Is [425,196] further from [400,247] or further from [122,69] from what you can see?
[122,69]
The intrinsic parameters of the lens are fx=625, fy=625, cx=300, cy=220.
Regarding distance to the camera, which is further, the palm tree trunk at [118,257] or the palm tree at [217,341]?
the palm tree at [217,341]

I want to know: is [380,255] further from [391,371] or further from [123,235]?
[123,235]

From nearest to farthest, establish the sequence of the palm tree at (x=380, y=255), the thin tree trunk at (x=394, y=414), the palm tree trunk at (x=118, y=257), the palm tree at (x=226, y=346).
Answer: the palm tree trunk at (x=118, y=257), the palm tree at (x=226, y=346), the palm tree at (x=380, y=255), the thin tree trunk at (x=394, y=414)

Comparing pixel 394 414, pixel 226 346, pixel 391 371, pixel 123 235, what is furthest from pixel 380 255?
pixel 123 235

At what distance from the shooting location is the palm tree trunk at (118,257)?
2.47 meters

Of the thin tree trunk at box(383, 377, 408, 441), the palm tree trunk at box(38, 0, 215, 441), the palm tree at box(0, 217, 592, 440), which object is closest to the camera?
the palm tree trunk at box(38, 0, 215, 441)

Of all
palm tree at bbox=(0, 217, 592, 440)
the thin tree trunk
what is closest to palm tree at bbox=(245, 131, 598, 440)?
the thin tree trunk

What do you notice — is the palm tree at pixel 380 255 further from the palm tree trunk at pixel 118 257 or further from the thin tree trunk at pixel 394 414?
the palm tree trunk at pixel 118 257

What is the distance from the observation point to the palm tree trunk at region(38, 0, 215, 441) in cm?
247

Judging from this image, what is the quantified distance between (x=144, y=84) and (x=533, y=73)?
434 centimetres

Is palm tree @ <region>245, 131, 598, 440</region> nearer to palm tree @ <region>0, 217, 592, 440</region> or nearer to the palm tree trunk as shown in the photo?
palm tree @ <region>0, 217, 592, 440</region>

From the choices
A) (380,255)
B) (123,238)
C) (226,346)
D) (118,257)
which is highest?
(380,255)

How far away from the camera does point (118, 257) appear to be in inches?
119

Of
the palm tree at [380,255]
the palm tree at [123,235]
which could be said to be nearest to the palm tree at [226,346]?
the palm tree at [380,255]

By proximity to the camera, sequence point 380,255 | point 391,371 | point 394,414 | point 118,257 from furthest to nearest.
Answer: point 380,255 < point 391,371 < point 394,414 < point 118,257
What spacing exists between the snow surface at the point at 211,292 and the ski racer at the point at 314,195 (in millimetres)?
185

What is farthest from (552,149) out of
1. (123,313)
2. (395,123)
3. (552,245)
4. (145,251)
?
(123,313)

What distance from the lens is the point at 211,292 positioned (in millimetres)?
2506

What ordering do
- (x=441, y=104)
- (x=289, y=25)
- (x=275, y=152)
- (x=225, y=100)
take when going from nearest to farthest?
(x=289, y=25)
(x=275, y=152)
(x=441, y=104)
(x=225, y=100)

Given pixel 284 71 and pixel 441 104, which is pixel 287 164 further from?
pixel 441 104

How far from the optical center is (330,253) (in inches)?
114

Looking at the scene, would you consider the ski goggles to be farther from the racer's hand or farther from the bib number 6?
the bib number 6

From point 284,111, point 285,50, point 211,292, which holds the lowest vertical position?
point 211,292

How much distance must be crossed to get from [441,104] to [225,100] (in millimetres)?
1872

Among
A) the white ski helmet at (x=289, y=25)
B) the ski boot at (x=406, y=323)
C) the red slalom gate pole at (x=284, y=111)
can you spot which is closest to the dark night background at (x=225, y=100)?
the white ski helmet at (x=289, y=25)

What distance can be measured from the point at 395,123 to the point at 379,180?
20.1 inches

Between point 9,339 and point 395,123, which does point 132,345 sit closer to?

### The exercise
Could you quote the material above in full, exactly as it stands?

### Output
Is [425,196] further from [400,247] or further from [122,69] from what you can see?
[122,69]
The intrinsic parameters of the lens are fx=625, fy=625, cx=300, cy=220.
Regarding distance to the camera, which is further, the palm tree trunk at [118,257] or the palm tree at [217,341]?
the palm tree at [217,341]

I want to know: is [380,255] further from [391,371] or further from [123,235]?
[123,235]

From nearest to farthest, establish the sequence of the palm tree at (x=380, y=255), the thin tree trunk at (x=394, y=414), the palm tree trunk at (x=118, y=257), the palm tree at (x=226, y=346).
Answer: the palm tree trunk at (x=118, y=257), the palm tree at (x=226, y=346), the palm tree at (x=380, y=255), the thin tree trunk at (x=394, y=414)

Comparing pixel 394 414, pixel 226 346, pixel 391 371, pixel 123 235, what is furthest from pixel 380 255?
pixel 123 235

At what distance from the shooting location is the palm tree trunk at (118,257)?
2.47 meters

Of the thin tree trunk at box(383, 377, 408, 441), the palm tree trunk at box(38, 0, 215, 441), the palm tree at box(0, 217, 592, 440), which object is closest to the camera?
the palm tree trunk at box(38, 0, 215, 441)

Of all
palm tree at bbox=(0, 217, 592, 440)
the thin tree trunk
what is closest to palm tree at bbox=(245, 131, 598, 440)?
the thin tree trunk

What do you notice — is the palm tree at pixel 380 255 further from the palm tree trunk at pixel 118 257 or further from the thin tree trunk at pixel 394 414?
the palm tree trunk at pixel 118 257

What is the distance from the observation point to the palm tree trunk at region(38, 0, 215, 441) in cm?
247

Judging from this image, what is the quantified distance between (x=144, y=84) and (x=533, y=73)?
434 centimetres

Is palm tree @ <region>245, 131, 598, 440</region> nearer to palm tree @ <region>0, 217, 592, 440</region> or nearer to the palm tree trunk as shown in the photo?
palm tree @ <region>0, 217, 592, 440</region>

From the choices
A) (380,255)
B) (123,238)
C) (226,346)
D) (118,257)
which is highest?
(380,255)

How far away from the camera does point (118, 257) appear to be in inches?
119

Of
the palm tree at [380,255]
the palm tree at [123,235]
which could be said to be nearest to the palm tree at [226,346]?
the palm tree at [380,255]

By proximity to the camera, sequence point 380,255 | point 391,371 | point 394,414 | point 118,257 from furthest to nearest.
Answer: point 380,255 < point 391,371 < point 394,414 < point 118,257
What spacing exists between the snow surface at the point at 211,292 and the ski racer at the point at 314,195 (in millimetres)?
185

What is farthest from (552,149) out of
1. (123,313)
2. (395,123)
3. (552,245)
4. (145,251)
?
(123,313)

What distance from the lens is the point at 211,292 positioned (in millimetres)?
2506

What ordering do
- (x=441, y=104)
- (x=289, y=25)
- (x=275, y=152)
- (x=225, y=100)
take when going from nearest to farthest?
(x=289, y=25)
(x=275, y=152)
(x=441, y=104)
(x=225, y=100)

Given pixel 284 71 and pixel 441 104, which is pixel 287 164 further from?
pixel 441 104

How far from the optical center is (330,253) (in inches)?
114

Looking at the scene, would you consider the ski goggles to be farther from the racer's hand or farther from the bib number 6?
the bib number 6

From point 284,111, point 285,50, point 211,292, which holds the lowest vertical position?
point 211,292

How much distance must be crossed to get from [441,104] to [225,100] (in millimetres)?
1872

Among
A) the white ski helmet at (x=289, y=25)
B) the ski boot at (x=406, y=323)
C) the red slalom gate pole at (x=284, y=111)
can you spot which is closest to the dark night background at (x=225, y=100)?
the white ski helmet at (x=289, y=25)

What distance can be measured from the point at 395,123 to the point at 379,180?
20.1 inches

Between point 9,339 and point 395,123, which does point 132,345 sit closer to?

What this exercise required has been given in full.